Cancers are visible as areas which enhance (become more white on the scan images) with contrast administration. Simply showing an area enhances is not adequate to diagnose a cancer, as many benign processes will show enhancement, including fibroadenomas, areas of inflammation, and areas of simple fibrosis. A combination of findings, including morphology of the area, size of the area of enhancement, and the kinetic behavior of the enhancement curve, are used to determine if an area is suspicious.

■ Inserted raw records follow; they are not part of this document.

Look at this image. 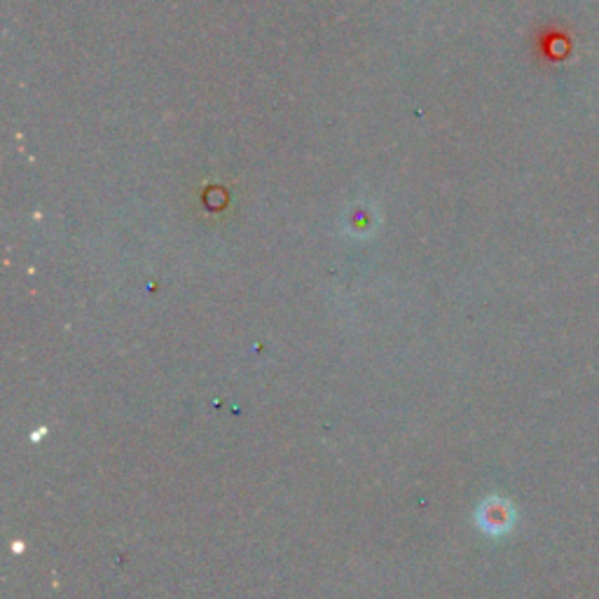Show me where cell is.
<instances>
[{
    "label": "cell",
    "mask_w": 599,
    "mask_h": 599,
    "mask_svg": "<svg viewBox=\"0 0 599 599\" xmlns=\"http://www.w3.org/2000/svg\"><path fill=\"white\" fill-rule=\"evenodd\" d=\"M485 512H489V518H485L483 527H487L489 532H504V529H508V506H485Z\"/></svg>",
    "instance_id": "1"
}]
</instances>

If a suspicious area is found, it may require biopsy. Usually, the patient will be sent for an additional ultrasound focusing on the precise area that was abnormal on the MR scan. If nothing is found, it may be necessary to perform the biopsy in the MR scanner, using the MR images as direction. (This is not done first because it is more time consuming and more difficult to do using MR that using Ultrasound. Therefore, if the lesion can be seen with ultrasound, it is preferable to use the ultrasound to perform the biopsy.)
[edit] Value
The value of MR is that it can see more cancers than mammography or ultrasound. In patients with one known breast cancer, about 15% of patients will have a second cancer in the same breast not recognizable with Ultrasound or mammography. About 7% will have a second cancer in the opposite breast not visible using the other modalities. There is some controversy as to the significance of these additional cancers. Some feel that they usually would not become invasive cancers and thus may be irrelevant to the patient's care. Most feel, however, that finding these additional sites of cancer is very important to knowing how to approach a particular patient's situation.